For the few million Opportunity Youth, it can be difficult to find either education or employment. Entrepreneurship programs can offer solutions to aid their problems. 
Throughout the U.S., there are about 4.6 opportunity youth, young people who are neither in work or school. Programs such as the Opportunity Youth Forum (OYF) can help inspire entrepreneurship as an option. The Forum for Community Solutions (FSC) works with a network of over two dozen urban, rural, and tribal communities who all seek to provide opportunity youth with employment and education opportunities. The group launched the Youth Entrepreneurship Fund (YEF) in 2017.
 
The fund seeks to promote racial and economic equity by ensuring that youth who experience these economic barriers have ways to develop an entrepreneurial mindset. They also provide the tools and resources needed for successfully capturing the mindset.
 
Mali Linton, 22, was a participant in the Bay Area and expressed how the program allowed her to acquire knowledge she could not have learned on her own. “I learned how to be creative and innovative while building my business from the ground up,” Mali says. “I’ve also learned that entrepreneurship isn’t for everybody.
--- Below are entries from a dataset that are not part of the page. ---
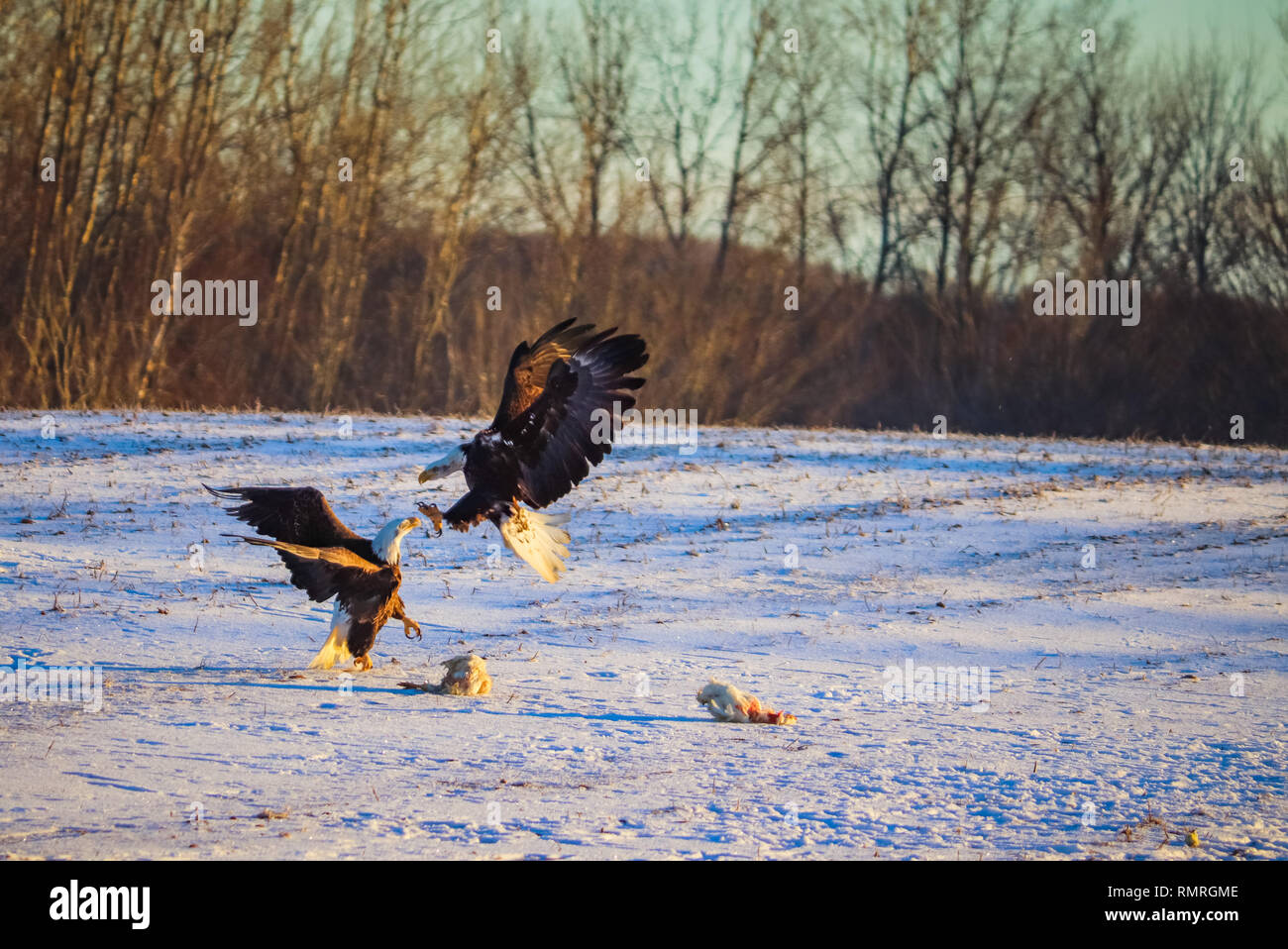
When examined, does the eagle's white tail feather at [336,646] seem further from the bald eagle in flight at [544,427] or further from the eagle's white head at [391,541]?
the bald eagle in flight at [544,427]

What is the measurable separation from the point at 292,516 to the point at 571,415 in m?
1.90

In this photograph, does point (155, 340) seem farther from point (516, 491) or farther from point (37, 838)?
point (37, 838)

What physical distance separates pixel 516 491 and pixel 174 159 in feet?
75.4

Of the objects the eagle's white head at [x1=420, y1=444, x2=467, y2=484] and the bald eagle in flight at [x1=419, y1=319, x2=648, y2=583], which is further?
the bald eagle in flight at [x1=419, y1=319, x2=648, y2=583]

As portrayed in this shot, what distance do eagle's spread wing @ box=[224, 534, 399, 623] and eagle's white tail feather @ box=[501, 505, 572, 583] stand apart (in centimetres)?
98

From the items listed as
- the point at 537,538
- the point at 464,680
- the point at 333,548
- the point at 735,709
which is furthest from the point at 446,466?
the point at 735,709

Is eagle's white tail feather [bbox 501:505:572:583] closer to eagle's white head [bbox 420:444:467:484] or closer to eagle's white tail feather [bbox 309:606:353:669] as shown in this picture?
eagle's white head [bbox 420:444:467:484]

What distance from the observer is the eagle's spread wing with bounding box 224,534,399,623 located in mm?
8117

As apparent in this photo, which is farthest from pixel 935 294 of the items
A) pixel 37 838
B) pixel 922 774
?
pixel 37 838

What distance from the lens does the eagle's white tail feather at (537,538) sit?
355 inches

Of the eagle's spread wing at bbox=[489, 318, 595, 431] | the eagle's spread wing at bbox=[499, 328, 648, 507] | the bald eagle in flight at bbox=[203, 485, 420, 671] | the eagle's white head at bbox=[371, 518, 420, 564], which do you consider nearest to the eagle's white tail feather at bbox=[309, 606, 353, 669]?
the bald eagle in flight at bbox=[203, 485, 420, 671]

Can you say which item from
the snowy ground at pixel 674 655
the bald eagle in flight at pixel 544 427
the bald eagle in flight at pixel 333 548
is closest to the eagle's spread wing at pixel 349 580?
the bald eagle in flight at pixel 333 548

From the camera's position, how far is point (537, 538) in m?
9.16

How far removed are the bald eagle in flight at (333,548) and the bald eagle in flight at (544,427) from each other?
2.01ft
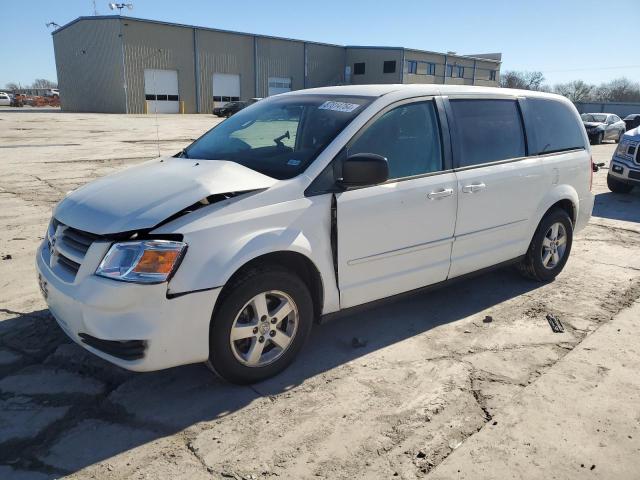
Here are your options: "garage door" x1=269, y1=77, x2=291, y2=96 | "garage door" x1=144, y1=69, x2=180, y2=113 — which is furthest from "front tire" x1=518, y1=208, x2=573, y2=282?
"garage door" x1=269, y1=77, x2=291, y2=96

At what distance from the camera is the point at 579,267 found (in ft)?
18.6

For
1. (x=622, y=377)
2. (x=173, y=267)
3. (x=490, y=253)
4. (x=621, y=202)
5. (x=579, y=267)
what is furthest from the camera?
(x=621, y=202)

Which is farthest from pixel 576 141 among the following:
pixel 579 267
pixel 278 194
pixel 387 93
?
pixel 278 194

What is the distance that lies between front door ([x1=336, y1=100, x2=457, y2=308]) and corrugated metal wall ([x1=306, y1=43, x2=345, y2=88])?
51.9 metres

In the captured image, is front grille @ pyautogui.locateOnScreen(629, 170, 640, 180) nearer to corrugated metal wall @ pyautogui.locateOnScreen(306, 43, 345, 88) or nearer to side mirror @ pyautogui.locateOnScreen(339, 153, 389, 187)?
side mirror @ pyautogui.locateOnScreen(339, 153, 389, 187)

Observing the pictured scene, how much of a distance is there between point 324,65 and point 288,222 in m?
56.3

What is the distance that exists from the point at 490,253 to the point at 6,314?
399cm

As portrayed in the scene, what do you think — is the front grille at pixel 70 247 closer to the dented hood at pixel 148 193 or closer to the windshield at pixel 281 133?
the dented hood at pixel 148 193

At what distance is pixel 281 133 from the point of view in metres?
4.04

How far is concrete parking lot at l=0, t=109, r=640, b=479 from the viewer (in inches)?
99.6

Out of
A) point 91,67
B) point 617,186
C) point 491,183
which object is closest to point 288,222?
point 491,183

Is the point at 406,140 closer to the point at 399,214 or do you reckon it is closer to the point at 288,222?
the point at 399,214

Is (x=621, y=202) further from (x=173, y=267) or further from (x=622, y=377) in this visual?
(x=173, y=267)

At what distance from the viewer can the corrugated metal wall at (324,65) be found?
2151 inches
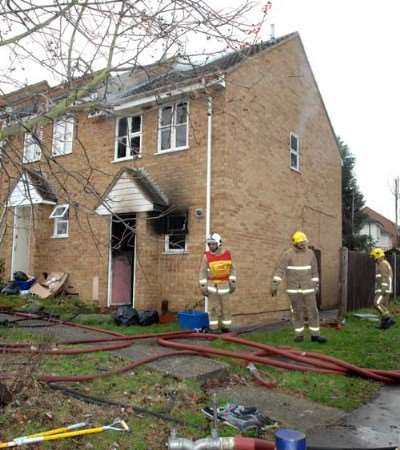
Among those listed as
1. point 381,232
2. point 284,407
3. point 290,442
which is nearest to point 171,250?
point 284,407

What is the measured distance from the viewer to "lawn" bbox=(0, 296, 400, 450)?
4070mm

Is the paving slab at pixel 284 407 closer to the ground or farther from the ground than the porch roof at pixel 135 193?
closer to the ground

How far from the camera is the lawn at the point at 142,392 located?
407 cm

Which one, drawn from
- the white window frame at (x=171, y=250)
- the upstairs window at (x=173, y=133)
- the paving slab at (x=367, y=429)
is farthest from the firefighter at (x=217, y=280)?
the paving slab at (x=367, y=429)

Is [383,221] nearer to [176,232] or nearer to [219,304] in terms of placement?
[176,232]

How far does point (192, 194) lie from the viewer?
468 inches

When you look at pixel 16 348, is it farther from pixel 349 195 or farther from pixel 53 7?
pixel 349 195

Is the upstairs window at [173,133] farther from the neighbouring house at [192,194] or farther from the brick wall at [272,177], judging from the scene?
the brick wall at [272,177]

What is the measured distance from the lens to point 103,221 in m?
13.3

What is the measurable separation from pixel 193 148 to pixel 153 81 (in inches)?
251

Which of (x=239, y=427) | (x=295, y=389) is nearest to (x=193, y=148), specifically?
(x=295, y=389)

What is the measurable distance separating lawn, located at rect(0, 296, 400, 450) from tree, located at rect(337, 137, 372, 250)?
64.4 feet

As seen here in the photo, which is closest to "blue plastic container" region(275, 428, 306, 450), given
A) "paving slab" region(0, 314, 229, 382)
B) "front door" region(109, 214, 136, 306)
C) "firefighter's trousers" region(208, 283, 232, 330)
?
"paving slab" region(0, 314, 229, 382)

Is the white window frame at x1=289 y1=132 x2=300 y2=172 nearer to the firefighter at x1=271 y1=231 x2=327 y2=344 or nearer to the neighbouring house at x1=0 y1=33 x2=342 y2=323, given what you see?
the neighbouring house at x1=0 y1=33 x2=342 y2=323
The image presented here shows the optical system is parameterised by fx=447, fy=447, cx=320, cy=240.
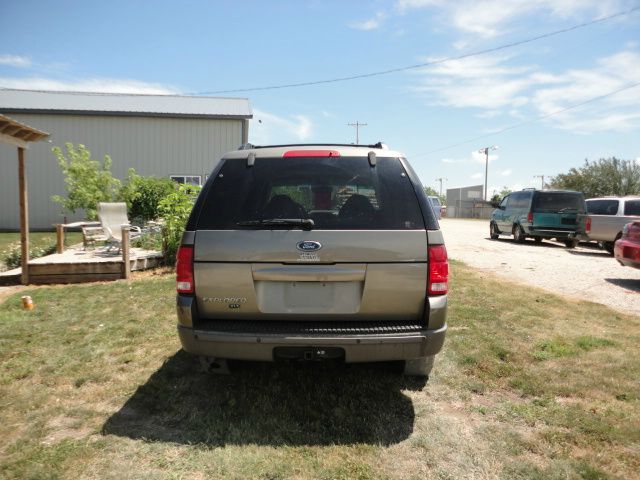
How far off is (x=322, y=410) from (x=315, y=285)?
1.02 meters

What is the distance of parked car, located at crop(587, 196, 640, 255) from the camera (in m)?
12.9

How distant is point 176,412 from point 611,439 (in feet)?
9.71

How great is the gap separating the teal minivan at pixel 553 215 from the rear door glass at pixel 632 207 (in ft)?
3.97

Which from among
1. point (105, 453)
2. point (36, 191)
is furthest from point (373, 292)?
point (36, 191)

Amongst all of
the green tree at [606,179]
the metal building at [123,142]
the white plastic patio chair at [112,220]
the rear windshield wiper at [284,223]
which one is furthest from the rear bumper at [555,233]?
the green tree at [606,179]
I had to be comfortable being uncomfortable a lot.” 
 
The goal of YEF is to not only teach the youth how to create a business, but how to use their entrepreneurial education as a skill that can assist them in any career
 
“YEF has given my community opportunities such as job readiness, employment opportunities, entrepreneurship education, and also it finds ways to help youth be a part of the growth of their community,” she says.
 
Derick Thomas facilitated the program and worked very closely with Mali. “I have always been interested in the entrepreneurship path as a way to empower our communities,” Derick says. I believe that entrepreneurship is the key to the liberation of our community, by taking charge of our own financial future we can use the money we make to put it back in our own communities.”
 
He mentions how the impact on the youth was immediate and lasting. “People starting their own businesses start to feel empowered, they believe in themselves and their ability to take control of their destiny,” he says. “I’ve seen entrepreneurship spark excitement in the eyes of these young people, the ability to be their own boss and make their own money goes hand and hand with the street mentality we develop in our community.”
 
The program is now offered in 3 communities- the Bay Area, Philadelphia, and Del Norte County and Tribal Lands in Northern California. They are entering their second year of the entrepreneurship program and are looking forward to continuing the partnership and expanding entrepreneurship pathways.